Moving forward

January 12, 2013

So the journey forward has finally begun.  That's a bittersweet movement, much more than I ever realized.  I think my brain was so used to walking into a doctor's appointment with Kai, and walking back out a few hours later with "I'm sorry ma'am, your son is just such a mystery, and we are going to do the following tests... but everything so far has come back inconclusive and we just don't know..."  Suddenly, after 4 years of "we just don't know", we walked out of a 3 hour appointment with a name of something they are 95% certain is at least 1 of the diseases that is challenging my little 8 year old's ability to function.  Suddenly, I had a LOT of processing to do, and a lot of detailed specific research to do, and at least a dozen new specialists that would suddenly be added to our team of physicians.

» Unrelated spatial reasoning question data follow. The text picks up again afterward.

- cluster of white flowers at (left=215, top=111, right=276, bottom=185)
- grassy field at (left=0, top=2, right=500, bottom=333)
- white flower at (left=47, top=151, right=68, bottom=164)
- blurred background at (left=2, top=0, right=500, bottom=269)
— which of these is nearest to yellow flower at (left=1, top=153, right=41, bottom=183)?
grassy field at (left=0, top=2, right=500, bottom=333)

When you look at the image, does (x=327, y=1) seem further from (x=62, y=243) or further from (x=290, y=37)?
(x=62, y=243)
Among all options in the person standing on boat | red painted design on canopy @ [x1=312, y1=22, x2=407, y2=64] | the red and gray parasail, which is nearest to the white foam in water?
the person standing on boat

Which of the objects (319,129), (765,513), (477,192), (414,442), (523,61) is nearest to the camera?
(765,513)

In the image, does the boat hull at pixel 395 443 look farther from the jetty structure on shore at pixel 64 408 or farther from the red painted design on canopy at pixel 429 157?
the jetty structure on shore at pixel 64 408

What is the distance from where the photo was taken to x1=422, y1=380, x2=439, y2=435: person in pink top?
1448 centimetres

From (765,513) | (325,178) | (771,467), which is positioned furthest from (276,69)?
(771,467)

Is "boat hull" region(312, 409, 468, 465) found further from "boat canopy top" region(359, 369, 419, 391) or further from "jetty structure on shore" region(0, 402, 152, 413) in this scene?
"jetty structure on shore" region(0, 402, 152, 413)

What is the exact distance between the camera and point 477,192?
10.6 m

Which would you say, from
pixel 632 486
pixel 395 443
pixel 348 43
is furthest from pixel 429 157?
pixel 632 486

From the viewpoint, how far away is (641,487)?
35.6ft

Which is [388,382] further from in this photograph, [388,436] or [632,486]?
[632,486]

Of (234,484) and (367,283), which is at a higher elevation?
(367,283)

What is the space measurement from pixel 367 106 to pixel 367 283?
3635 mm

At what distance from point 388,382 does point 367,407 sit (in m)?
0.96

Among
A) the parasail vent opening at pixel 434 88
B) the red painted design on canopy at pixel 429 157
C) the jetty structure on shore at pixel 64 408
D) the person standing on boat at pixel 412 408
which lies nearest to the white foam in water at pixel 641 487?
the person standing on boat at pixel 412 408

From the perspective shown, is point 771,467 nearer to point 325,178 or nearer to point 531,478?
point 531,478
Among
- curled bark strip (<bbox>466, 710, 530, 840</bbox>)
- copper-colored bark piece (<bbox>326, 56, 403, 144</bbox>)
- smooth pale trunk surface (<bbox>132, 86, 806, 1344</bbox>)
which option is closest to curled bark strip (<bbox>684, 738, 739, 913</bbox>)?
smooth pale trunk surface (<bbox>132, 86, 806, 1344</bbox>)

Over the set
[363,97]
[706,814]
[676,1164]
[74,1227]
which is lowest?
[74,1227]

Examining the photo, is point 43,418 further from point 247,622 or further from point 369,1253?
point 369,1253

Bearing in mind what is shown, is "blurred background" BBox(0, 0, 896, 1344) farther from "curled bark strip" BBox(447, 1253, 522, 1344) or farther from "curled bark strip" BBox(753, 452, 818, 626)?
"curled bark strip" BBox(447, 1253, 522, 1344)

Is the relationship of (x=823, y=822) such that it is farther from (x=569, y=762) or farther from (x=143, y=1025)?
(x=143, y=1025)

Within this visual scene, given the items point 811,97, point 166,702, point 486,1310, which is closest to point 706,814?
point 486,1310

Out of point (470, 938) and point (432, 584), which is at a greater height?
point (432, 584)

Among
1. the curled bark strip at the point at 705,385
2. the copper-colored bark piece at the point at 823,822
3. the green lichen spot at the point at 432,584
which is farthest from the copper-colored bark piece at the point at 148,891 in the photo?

So Thursday, the new journey began.  I took Kai to Charlotte to the Charlotte Levine Children's Center to be seen by his peds neurologist there, as well as a new doctor... the one that if you remember a few months ago we went to see after a full yr wait, and they had put us on the schedule for the wrong dr... yep, that one. She's a Neuro-muscular geneticist.  That's a fancy way of saying she's a highly specialized dr in neuro-muscular and movement diseases.  After an hr of waiting (because the front desk said I wasn't in the system... even though I had the written letter from the dr stating our appointment!  But that's a whole other story for another day, and we'll just leave those details out for now and I'll let you know we DID finally get back to see both specialists, thank God, because it was about to get UGLY!), we were ushered back to see the 2 specialists we had driven down for.  They spent a full 2+ hours with us.  Thankfully, they had a tv in the room and let Kai watch cartoons while we talked.  They gave me at least 2 dozen pages of information, and walked thru each detail of the pages with me.  I was thankful for the written information, as I often find that I hear something and my brain hits a "freeze" mode and they continue talking and my brain has stopped hearing, so having the papers to see and be able to go back through was very helpful.  It wasn't a lot of new stuff that I hadn't already researched on my own in the 5 days leading up to the appointment, but I think just hearing it from an actual doctor and not just reading it on the internet somehow made it more real and overwhelming.  It just feels more real when someone says it to your face.  When they look at you and tell you there's greater than 2/3 chance that at least one of your other kids are carriers and will show signs and symptoms of the same disease, it's hard not to feel the tears well to the top.  When they tell you they don't know a single doctor who treats this disease but then hand you a list of research articles to look up the author's who wrote them and try to contact them to see if they would be of any help, that's overwhelming (especially when after doing my research, I found that they are in Italy, France, and Mexico!  Vacation anyone?!).  Somehow, hearing it aloud instead of reading it on a computer screen makes it all come to life.  You can't just wish you were in a bad dream anymore because there's someone actually there to pinch you and let you know it's all real.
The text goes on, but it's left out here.